- **Directives**:
1 - In the note on compiler errors, what is conio.h?
2 - Print the note on compiler errors between "main.cpp:17: warning: deprecated" and "strings using new.", inclusive.
3 - Carry on the note on compiler errors from its final sentence.

- **Page**:
There appear to be a few different classes of error:
main.cpp:8:19: error: conio.h: No such file or directory
main.cpp:61: error: ‘_kbhit’ was not declared in this scope
conio.h is Window's console io header. _kbhit is one of the functions in it.
main.cpp:17: warning: deprecated conversion from string constant to ‘char*’
A string constant is of type
const char * in ANSI C++. There are also quite a few odd string functions in the code which wouldn't exist if you were using C++ std::string rather than C strings using new.

- **Supplied material**:
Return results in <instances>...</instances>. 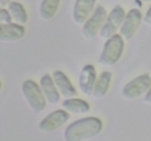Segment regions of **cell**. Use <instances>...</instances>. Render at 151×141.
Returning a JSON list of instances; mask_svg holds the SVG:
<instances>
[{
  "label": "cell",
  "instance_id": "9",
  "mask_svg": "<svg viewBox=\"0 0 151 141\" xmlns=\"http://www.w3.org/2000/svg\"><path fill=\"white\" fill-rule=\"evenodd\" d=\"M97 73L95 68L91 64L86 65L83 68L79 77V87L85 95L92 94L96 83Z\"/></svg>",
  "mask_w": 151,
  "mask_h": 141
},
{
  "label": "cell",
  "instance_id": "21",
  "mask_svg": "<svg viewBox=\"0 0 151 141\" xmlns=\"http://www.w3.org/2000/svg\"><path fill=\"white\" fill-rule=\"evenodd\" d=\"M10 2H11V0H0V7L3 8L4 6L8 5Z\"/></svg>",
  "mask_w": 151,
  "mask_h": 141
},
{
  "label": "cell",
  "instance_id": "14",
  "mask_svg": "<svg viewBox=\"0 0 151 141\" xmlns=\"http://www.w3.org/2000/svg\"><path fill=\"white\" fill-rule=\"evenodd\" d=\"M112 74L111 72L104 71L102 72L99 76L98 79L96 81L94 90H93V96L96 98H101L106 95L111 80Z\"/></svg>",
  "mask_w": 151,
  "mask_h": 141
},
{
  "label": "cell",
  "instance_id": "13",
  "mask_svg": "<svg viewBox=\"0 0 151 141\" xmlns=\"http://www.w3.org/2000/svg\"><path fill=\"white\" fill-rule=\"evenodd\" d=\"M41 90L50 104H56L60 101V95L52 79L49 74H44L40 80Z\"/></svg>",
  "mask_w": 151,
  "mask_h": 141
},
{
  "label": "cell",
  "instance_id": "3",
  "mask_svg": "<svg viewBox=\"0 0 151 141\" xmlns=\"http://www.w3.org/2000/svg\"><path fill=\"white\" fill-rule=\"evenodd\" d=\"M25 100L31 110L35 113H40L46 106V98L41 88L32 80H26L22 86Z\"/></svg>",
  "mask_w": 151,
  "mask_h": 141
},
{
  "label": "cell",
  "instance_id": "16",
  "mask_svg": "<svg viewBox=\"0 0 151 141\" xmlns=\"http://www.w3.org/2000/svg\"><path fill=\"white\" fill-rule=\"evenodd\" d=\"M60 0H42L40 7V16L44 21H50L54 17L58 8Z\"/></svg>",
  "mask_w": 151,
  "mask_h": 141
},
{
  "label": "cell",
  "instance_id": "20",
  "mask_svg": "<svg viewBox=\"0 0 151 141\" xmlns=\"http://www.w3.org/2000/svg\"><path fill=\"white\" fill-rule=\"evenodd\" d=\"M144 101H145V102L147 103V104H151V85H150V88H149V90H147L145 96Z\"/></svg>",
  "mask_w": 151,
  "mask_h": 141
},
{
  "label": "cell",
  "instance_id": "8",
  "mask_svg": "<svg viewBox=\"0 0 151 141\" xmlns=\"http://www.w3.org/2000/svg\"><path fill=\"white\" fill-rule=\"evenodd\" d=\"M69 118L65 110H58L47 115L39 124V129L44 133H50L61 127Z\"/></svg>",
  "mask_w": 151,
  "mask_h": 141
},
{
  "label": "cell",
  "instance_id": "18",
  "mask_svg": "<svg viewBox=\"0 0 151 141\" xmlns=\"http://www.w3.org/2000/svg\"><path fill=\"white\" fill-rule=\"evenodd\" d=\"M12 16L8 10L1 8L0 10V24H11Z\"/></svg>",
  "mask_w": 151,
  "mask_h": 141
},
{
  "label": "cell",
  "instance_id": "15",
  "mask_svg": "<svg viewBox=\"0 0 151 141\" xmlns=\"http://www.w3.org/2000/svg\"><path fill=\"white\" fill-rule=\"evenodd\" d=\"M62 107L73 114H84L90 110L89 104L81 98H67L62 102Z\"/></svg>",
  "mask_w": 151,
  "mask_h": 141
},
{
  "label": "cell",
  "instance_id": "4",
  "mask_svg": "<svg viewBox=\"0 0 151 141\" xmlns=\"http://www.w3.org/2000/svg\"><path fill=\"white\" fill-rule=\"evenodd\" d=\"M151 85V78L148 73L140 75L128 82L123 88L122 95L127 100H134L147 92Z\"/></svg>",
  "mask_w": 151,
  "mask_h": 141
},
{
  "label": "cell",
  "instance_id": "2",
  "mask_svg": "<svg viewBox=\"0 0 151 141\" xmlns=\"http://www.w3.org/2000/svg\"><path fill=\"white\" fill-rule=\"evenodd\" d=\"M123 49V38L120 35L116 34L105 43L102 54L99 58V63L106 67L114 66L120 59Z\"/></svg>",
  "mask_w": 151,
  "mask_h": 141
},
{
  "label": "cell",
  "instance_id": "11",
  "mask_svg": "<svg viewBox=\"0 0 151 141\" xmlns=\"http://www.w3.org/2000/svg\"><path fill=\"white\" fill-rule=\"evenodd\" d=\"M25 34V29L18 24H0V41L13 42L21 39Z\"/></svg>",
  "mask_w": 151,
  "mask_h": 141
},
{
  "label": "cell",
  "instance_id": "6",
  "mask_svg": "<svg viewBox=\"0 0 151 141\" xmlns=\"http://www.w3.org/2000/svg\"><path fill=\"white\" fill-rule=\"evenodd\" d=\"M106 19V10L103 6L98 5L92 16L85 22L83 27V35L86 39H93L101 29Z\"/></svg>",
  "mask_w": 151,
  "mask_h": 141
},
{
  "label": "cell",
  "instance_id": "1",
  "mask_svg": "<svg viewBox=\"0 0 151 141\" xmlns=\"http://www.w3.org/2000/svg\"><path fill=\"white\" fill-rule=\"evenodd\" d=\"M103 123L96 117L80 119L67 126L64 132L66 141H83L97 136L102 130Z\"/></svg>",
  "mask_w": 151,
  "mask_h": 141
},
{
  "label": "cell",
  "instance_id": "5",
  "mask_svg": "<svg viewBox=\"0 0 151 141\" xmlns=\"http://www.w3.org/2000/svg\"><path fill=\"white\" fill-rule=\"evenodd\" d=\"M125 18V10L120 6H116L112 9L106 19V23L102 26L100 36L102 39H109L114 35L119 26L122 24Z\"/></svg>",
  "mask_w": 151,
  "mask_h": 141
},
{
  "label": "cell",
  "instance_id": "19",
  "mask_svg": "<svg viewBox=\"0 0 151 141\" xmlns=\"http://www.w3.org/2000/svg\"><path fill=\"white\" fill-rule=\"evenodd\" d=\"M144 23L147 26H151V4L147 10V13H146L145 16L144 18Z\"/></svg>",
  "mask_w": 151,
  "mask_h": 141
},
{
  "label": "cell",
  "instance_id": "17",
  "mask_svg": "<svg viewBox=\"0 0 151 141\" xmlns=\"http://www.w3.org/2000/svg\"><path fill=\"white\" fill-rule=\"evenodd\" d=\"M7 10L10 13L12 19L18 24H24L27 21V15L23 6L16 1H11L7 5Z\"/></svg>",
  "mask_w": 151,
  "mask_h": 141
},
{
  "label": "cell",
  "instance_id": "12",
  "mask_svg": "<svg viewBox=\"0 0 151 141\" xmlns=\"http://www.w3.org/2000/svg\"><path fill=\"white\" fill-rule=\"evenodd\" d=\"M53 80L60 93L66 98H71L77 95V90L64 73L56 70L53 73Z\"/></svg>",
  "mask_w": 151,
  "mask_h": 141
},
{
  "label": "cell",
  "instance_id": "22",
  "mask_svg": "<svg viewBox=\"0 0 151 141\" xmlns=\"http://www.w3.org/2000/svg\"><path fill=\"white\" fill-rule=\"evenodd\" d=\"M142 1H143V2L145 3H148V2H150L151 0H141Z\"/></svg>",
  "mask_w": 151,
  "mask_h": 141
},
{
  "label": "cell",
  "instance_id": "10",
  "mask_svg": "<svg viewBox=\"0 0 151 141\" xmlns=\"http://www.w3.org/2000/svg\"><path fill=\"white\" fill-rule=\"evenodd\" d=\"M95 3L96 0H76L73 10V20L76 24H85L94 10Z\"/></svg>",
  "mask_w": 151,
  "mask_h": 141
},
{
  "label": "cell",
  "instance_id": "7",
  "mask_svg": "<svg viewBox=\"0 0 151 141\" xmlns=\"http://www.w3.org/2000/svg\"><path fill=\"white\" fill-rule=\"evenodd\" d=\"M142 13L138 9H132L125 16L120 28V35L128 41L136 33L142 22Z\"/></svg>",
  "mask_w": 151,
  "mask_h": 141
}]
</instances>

- **Final answers**:
1 - It is the Windows console I/O header.

2 -
main.cpp:17: warning: deprecated conversion from string constant to ‘char*’
A string constant is of type
const char * in ANSI C++. There are also quite a few odd string functions in the code which wouldn't exist if you were using C++ std::string rather than C strings using new.

3 -
vbinary.cpp:5:16: error: io.h: No such file or directory
vdirectory.cpp:91: error: ‘_findfirst’ was not declared in this scope
vdirectory.cpp:99: error: ‘_findnext’ was not declared in this scope
vdirectory.cpp:101: error: ‘_findclose’ was not declared in this scope
vfile.cpp:19: error: ‘_MAX_DRIVE’ was not declared in this scope
vfile.cpp:20: error: ‘_MAX_DIR’ was not declared in this scope
vfile.cpp:21: error: ‘_MAX_FNAME’ was not declared in this scope
vfile.cpp:22: error: ‘_MAX_EXT’ was not declared in this scope
io.h is another Microsoft header, with the functions for navigating directories and the macros used with them. Use the functions in
dirent.h instead. Functions such as
VDirectory::CreatePath assume that there are separate drive letters; unix file systems don't, so it's probably better to have completely separate classes for the implementations rather than trying to put two separate bodies into each function using
#ifdefs, and use one #ifdef to select the appropriate one in your main.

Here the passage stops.